In a society where media is the most persuasive force shaping cultural norms, the collective message we receive is that a woman’s value and power lie in her youth, beauty, and sexuality, and not in her capacity as a leader.
Miss Representation draws back a curtain to reveal a glaring reality we live with every day but fail to see – how the media’s limited and often disparaging portrayals of women and girls makes it difficult for women to feel powerful and achieve leadership positions.
Written and directed by Jennifer Siebel Newsom, this documentary film exposes how mainstream media and culture contribute to the underrepresentation of women in positions of power and influence in America.

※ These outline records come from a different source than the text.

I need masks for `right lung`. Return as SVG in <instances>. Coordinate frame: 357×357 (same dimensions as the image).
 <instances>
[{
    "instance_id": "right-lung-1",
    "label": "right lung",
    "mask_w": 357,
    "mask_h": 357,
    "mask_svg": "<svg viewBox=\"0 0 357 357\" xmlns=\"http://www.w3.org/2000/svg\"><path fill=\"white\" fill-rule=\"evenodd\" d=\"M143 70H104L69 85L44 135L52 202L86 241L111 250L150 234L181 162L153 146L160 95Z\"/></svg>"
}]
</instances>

Stories from teenage girls and provocative interviews with politicians, journalists, entertainers, activists, and academics, like Katie Couric, Rosario Dawson, Gloria Steinem, Margaret Cho, Condoleezza Rice, Rachel Maddow, and Nancy Pelosi, build momentum as Miss Representation accumulates startling facts and statistics.
Even though released in 2011, the film remains highly relevant. According to a McKinsey report, despite gains for women in leadership, the “broken rung” was still a major barrier in 2019. For the sixth year in a row, women continued to lose ground at the first step up to manager. For every 100 men promoted to manager, only 85 women were promoted – and this gap was even larger for Black women and Latinas.
Miss Representation is a powerful movie – not only educational, but also entertaining, sometimes shocking, and truly inspiring. It is a movie that every parent, teacher, or media executive should watch.